Objective => Reproduce everything in the data below, from the line containing "Time of clock at [628,206,652,227]: 8:12" down through the final line, omitting the pictures.

Collected data entries:
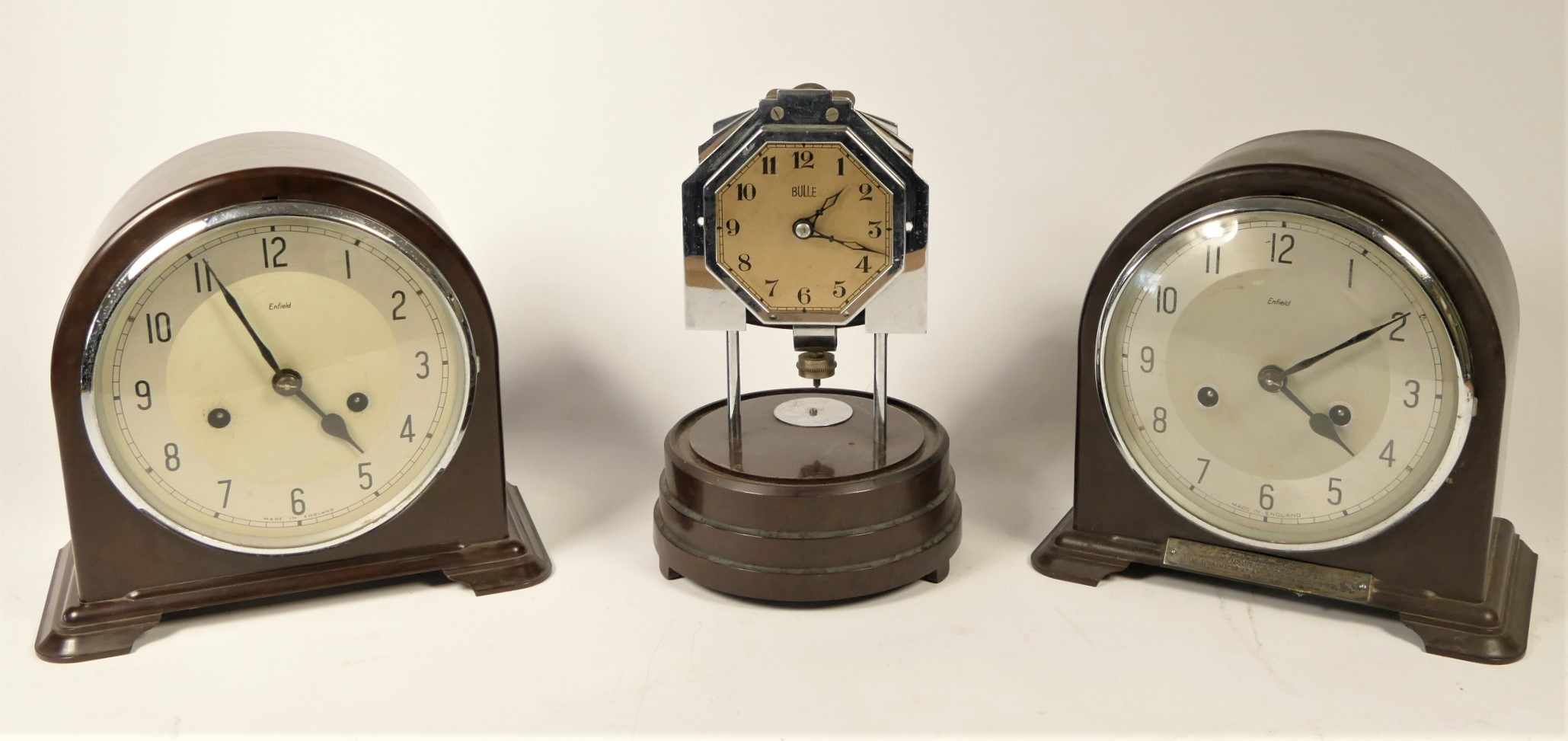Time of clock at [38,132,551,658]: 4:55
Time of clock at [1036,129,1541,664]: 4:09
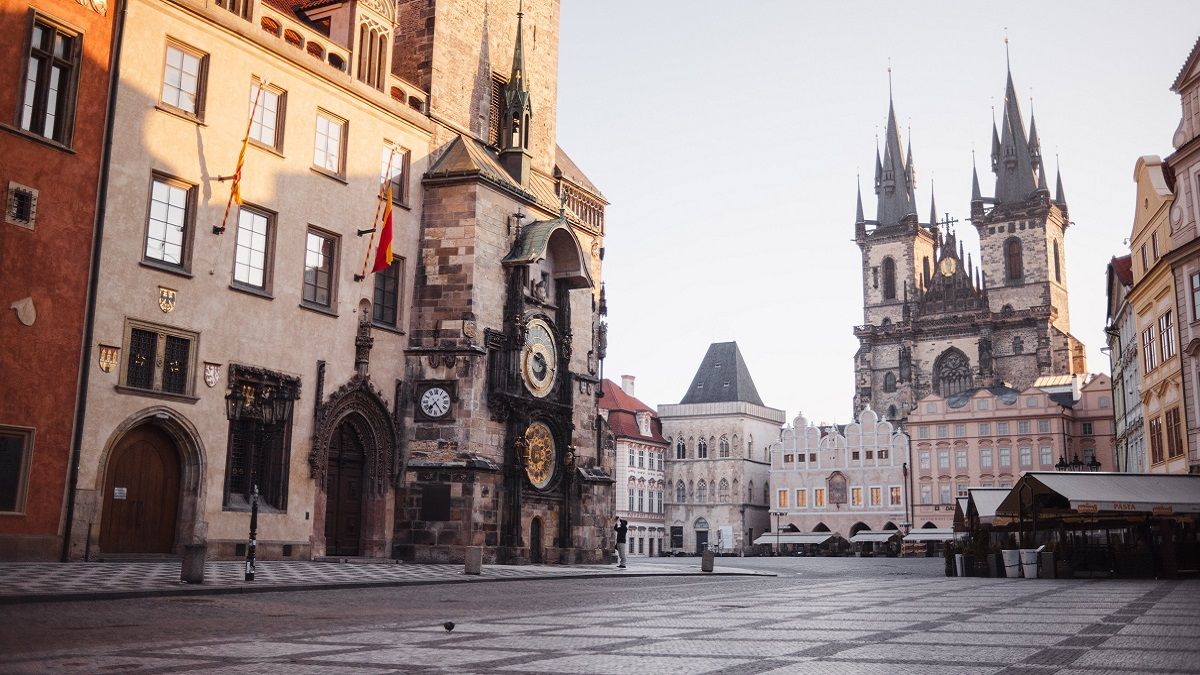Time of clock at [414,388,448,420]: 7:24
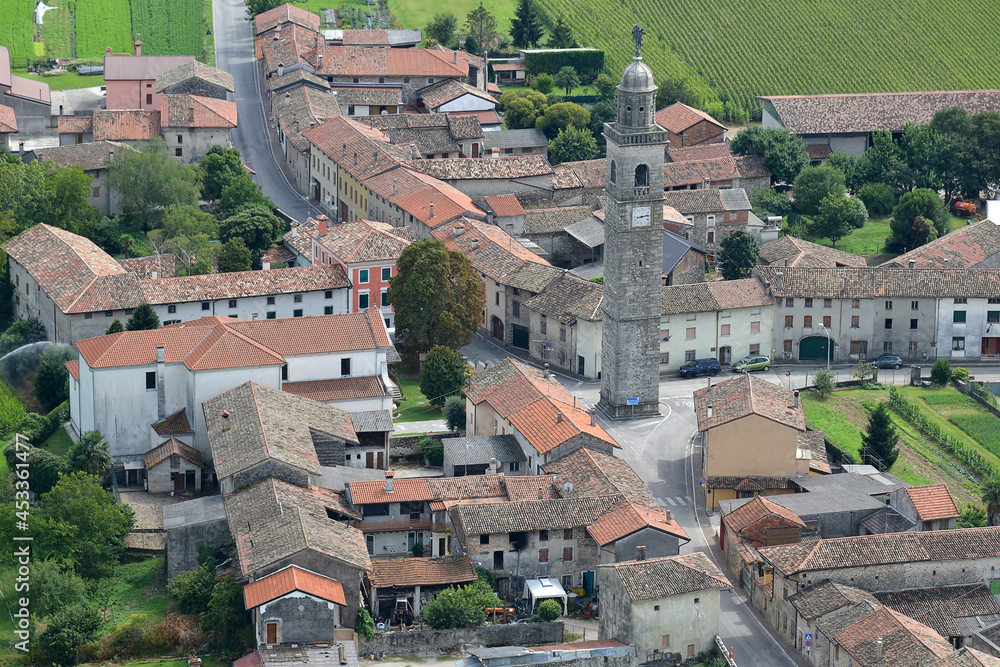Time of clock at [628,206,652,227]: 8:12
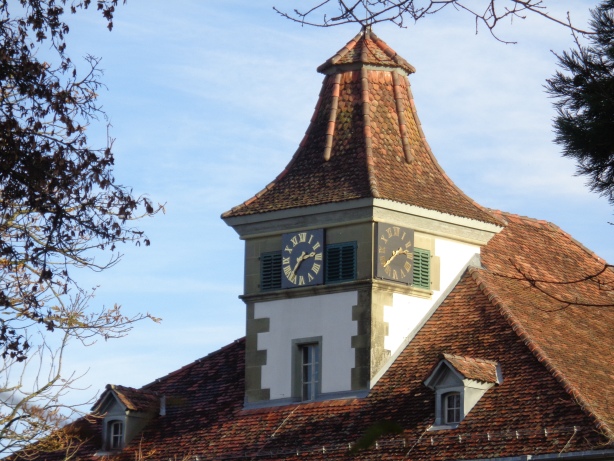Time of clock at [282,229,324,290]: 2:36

Answer to this problem =>
Time of clock at [628,206,652,227]: 8:12
Time of clock at [282,229,324,290]: 2:36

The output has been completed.